Tuesday, 5 April 2005

HOWTO deal with panel data in R, part one

These are really just notes for myself, but they may be useful to others. I am learning as I go.

There aren't really any easy introductions online, as far as I can tell. A useful resource appears to be the S-plus users' guide to nlme.

First of all, load the "nlme" library.


Now you can create your panel data object. Assume your data is loaded in a data frame called "df"; the time variable is called "year"; the panel id variable is called, say, "country". You also have a dependent variable called "GDP".

> panel.data <- groupedData(GDP ~ year | country, df)

Note that nlme doesn't specifically know that this is time data. It is just grouped data.

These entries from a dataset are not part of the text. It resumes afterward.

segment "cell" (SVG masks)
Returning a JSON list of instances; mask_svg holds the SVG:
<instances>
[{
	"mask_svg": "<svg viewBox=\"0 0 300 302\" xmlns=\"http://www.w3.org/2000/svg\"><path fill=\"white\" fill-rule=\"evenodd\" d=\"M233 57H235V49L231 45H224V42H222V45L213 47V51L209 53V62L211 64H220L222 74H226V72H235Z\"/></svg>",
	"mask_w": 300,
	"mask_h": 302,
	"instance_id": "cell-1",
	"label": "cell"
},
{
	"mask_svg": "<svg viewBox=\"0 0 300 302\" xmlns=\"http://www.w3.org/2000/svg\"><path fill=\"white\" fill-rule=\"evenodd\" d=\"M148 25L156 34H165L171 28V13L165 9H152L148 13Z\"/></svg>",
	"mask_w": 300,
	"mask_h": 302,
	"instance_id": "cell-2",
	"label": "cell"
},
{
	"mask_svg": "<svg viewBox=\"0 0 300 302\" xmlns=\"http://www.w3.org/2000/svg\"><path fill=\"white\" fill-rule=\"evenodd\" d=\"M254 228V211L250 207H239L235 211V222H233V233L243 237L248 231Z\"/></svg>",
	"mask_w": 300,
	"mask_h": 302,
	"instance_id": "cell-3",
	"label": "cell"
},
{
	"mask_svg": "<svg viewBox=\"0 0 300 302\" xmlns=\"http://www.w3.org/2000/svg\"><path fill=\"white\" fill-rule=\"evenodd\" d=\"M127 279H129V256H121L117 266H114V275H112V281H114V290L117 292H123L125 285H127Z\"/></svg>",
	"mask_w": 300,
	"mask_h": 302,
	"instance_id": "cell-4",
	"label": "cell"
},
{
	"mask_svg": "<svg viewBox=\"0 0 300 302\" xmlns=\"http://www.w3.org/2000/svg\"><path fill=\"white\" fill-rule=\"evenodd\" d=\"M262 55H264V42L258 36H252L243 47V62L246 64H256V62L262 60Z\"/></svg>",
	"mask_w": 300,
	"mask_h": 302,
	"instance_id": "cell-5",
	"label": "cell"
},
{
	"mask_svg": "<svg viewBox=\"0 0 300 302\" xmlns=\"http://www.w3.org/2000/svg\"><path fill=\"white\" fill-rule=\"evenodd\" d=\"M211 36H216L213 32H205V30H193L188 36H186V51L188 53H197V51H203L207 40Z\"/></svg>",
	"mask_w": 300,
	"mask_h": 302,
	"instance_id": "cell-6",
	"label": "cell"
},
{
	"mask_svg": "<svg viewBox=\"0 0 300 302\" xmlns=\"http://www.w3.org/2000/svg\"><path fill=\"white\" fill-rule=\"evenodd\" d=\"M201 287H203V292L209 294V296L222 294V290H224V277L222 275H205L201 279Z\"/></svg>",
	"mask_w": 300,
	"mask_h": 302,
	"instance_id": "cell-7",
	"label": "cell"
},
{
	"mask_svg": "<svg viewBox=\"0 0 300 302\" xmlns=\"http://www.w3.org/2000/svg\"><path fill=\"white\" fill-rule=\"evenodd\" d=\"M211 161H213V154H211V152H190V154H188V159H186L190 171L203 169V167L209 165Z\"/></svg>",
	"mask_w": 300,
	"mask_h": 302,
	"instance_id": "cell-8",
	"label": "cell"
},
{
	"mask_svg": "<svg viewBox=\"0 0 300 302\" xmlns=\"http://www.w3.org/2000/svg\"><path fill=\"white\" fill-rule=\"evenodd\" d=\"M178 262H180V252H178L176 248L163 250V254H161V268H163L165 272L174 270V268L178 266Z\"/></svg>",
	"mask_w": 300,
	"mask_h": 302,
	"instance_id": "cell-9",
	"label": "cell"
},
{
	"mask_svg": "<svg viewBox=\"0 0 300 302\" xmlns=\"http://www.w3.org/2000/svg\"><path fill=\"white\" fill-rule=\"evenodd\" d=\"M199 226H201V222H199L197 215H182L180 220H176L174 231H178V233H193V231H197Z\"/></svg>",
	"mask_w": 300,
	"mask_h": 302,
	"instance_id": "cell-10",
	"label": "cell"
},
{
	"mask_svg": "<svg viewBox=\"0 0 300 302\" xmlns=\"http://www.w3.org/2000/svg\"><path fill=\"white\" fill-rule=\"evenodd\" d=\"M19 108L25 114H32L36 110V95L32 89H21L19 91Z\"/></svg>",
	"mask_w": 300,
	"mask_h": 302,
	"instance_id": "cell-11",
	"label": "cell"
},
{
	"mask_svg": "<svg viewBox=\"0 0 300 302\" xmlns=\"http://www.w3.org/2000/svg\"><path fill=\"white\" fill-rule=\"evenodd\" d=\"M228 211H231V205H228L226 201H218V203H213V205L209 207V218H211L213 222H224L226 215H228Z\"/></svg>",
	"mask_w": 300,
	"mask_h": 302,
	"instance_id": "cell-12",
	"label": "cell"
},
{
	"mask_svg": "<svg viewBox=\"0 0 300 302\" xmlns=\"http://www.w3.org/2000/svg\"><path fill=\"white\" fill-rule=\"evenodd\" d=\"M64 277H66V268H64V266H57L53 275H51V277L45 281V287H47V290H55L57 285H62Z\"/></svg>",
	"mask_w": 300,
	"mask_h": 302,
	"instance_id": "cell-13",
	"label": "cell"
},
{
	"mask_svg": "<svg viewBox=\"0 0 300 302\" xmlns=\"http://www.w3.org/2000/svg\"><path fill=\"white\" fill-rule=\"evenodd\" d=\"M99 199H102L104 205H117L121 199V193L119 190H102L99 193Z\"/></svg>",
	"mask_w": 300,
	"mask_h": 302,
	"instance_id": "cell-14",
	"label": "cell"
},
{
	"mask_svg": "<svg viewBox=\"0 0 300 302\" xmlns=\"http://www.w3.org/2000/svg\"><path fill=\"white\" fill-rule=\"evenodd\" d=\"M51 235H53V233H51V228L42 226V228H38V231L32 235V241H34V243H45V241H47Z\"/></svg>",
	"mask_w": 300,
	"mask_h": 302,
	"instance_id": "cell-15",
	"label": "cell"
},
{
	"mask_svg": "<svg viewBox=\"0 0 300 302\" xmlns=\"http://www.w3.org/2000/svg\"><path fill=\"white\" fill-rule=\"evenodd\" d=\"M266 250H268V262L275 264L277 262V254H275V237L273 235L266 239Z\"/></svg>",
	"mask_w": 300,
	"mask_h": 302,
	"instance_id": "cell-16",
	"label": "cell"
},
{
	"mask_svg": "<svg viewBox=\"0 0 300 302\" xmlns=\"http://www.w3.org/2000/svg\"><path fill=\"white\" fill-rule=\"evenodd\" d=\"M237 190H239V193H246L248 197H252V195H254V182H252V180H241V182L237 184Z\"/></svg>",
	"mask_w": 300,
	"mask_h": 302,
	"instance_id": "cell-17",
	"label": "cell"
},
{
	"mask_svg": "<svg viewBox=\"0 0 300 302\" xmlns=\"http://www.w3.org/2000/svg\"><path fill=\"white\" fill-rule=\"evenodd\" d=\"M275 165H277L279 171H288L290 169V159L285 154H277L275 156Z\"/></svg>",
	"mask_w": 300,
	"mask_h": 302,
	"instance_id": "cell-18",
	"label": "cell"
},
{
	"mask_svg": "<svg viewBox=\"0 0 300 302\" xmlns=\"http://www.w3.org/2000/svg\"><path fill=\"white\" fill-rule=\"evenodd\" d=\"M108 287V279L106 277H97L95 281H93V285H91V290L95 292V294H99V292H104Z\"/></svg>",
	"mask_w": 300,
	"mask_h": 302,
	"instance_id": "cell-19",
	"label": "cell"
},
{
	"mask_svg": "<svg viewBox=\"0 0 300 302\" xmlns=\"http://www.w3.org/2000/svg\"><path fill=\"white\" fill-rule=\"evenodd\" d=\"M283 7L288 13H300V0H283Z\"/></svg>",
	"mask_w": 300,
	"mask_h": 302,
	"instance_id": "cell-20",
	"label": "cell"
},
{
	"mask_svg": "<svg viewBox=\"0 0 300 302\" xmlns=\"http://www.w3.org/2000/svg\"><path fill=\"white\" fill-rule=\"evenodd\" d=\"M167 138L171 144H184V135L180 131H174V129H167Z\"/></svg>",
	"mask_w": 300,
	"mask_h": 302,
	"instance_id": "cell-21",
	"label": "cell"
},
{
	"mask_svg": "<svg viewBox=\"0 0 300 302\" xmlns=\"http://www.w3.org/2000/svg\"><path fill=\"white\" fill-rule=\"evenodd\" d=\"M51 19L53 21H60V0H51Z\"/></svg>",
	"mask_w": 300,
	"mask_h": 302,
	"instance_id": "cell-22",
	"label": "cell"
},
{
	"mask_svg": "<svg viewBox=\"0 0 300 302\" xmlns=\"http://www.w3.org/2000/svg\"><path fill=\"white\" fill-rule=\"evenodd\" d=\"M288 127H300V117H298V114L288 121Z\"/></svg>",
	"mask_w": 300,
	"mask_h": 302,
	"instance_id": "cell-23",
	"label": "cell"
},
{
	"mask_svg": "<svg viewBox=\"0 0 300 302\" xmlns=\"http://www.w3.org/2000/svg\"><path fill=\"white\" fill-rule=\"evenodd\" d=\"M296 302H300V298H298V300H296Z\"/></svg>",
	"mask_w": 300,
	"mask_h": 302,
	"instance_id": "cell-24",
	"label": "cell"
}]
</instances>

It knows that variables with the same score on "year", have something in common; and so do variables with the same value of "country".

You might also have multiple "grouping factors" - for example, if you have data for male and female test subjects, from different cities, tested at different time periods, you could do

> panel.data <- groupedData( dependent.variable ~ time.period | city/sex , data.frame )

Your cases may also have some other things in common. For example, population may vary with time in your observations, but presumably the country's physical area does not. You can tell R that as follows:

> panel.data <- groupedData(GDP ~ year | country, df, outer = ~ area)

I am not yet sure exactly how that information gets used, but it seems important. I am also not yet sure how you specify multiple "outer" variables; or when exactly a variable should be "outer" and when it should be a "grouping factor". (But often the latter is intuitive - countries are groups but country area is not a group.)